Não faz muito tempo, almoçávamos no campus da Universidade do Vale do Rio dos Sinos (Unisinos) já esvaziada pelas férias de inverno. À mesa, com outros membros do Dasein[1], o professor Lenio Streck falava de literatura russa. O bate-papo, sofisticado, trazia elementos que apenas excelentes leitores poderiam conhecer. Eu fui apenas um bom espectador. Por algum motivo, tornei-me um bom leitor de Eça de Queiroz, interessando-me pelo realismo português, mas passei distante de Fiódor Dostoiévski, mesmo tendo um exemplar de Os Irmãos Karamázovi[2] na estante. A conversa aguçou o interesse pela obra que, dizem, Freud considerava “a maior da história”, mas não apenas. Fez também lembrar da Tragédia de Khodynka, em maio 1896, durante os festejos em honra ao coroamento do último czar russo, Nicolau II. E é daqui que sigo.

Na passagem do século XIX ao XX, ainda quando reis e imperadores, apoiados num direito divino ao trono que, muito antes, Locke já contestava nos seus Tratados sobre o Governo[3], afirmavam-se como senhores absolutos de tudo aquilo que a vista poderia alcançar, nada que se relacionasse a toda sorte de autocratas poderia ser “discreto”. E eis que, em um país que se confundia com um continente, e que, literalmente, ocupava o espaço de dois deles, separados pelos Montes Urais, a coroação do último czar não poderia ser “simples”. Não por intuírem ser, de fato, a coroação do último monarca, mas, longe disso e ao contrário, para reafirmarem o poder dos Romanov, que, por séculos, governavam absolutos a Rússia, estendendo-o infinitamente.

Entradas exibidas |
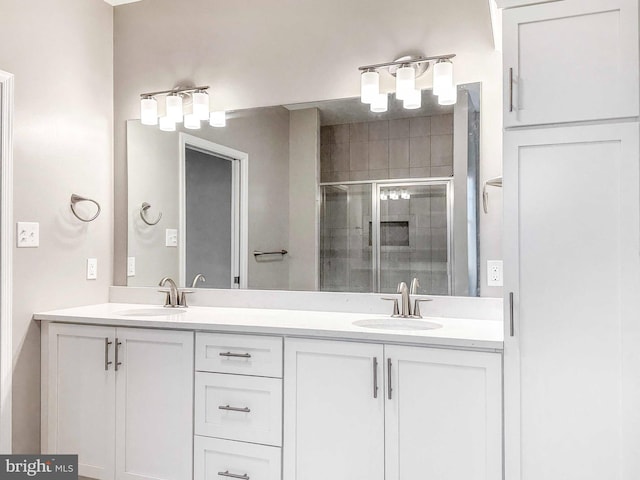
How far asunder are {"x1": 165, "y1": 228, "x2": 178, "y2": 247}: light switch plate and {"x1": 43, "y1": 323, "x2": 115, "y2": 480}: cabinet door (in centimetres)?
70

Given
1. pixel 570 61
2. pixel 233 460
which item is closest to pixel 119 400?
pixel 233 460

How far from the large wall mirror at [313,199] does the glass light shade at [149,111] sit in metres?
0.08

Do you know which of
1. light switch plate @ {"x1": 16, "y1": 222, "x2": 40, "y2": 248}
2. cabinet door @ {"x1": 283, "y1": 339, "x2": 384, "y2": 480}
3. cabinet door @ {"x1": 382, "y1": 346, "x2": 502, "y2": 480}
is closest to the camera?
cabinet door @ {"x1": 382, "y1": 346, "x2": 502, "y2": 480}

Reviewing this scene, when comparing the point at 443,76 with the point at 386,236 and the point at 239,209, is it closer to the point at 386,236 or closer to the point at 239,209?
the point at 386,236

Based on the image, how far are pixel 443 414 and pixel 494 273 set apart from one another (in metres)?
0.75

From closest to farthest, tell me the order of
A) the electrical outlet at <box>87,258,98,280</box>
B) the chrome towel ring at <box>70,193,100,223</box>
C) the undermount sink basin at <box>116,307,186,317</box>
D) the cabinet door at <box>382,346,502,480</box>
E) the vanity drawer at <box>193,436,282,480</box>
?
the cabinet door at <box>382,346,502,480</box>
the vanity drawer at <box>193,436,282,480</box>
the undermount sink basin at <box>116,307,186,317</box>
the chrome towel ring at <box>70,193,100,223</box>
the electrical outlet at <box>87,258,98,280</box>

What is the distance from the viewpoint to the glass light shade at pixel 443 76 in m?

Tarefa 1 | Transcreva, sem nenhuma alteração, todo o trecho do texto sobre a coroação do último czar que vai desde "Na passagem do" até "Rússia, estendendo-o infinitamente.".
Tarefa 2 | Dê prosseguimento ao texto sobre a coroação do último czar, começando logo após a última frase apresentada.

Resposta 1 |
Na passagem do século XIX ao XX, ainda quando reis e imperadores, apoiados num direito divino ao trono que, muito antes, Locke já contestava nos seus Tratados sobre o Governo[3], afirmavam-se como senhores absolutos de tudo aquilo que a vista poderia alcançar, nada que se relacionasse a toda sorte de autocratas poderia ser “discreto”. E eis que, em um país que se confundia com um continente, e que, literalmente, ocupava o espaço de dois deles, separados pelos Montes Urais, a coroação do último czar não poderia ser “simples”. Não por intuírem ser, de fato, a coroação do último monarca, mas, longe disso e ao contrário, para reafirmarem o poder dos Romanov, que, por séculos, governavam absolutos a Rússia, estendendo-o infinitamente.

Resposta 2 |
Assim, muitos foram os eventos relacionados à coroação de Nicolau II, projetando a grandeza da Família Real. E, em 18 de maio de 1896, aproximadamente meio milhão de pessoas foram aos campos de Khodynka em honra ao novo “Senhor de Todas as Rússias”. Mas, diante da oferta de “presentes” do imperador a seu povo — ou, ao menos, o rumor da oferta —, cerca de 1,3 pessoas morreram pisoteadas, diante de uma multidão, histérica. A tragédia, que também ficou conhecida como “Domingo Sangrento”, ainda rendeu ao monarca a alcunha de “O Sanguinário”. Afinal, a notícia do trágico acontecimento chegou aos palácios, mas — eis o motivo do “novo título” — os bailes não cessaram. Reza a lenda que a nova czarina ficou desconfortável com a valsa embalada pela morte de tanta gente. Mas, aconselhado por um membro da Família Real, Nicolau II fez seguir as comemorações. Teria escutado ao pé do ouvido: “Isso será uma tragédia apenas se você quiser”.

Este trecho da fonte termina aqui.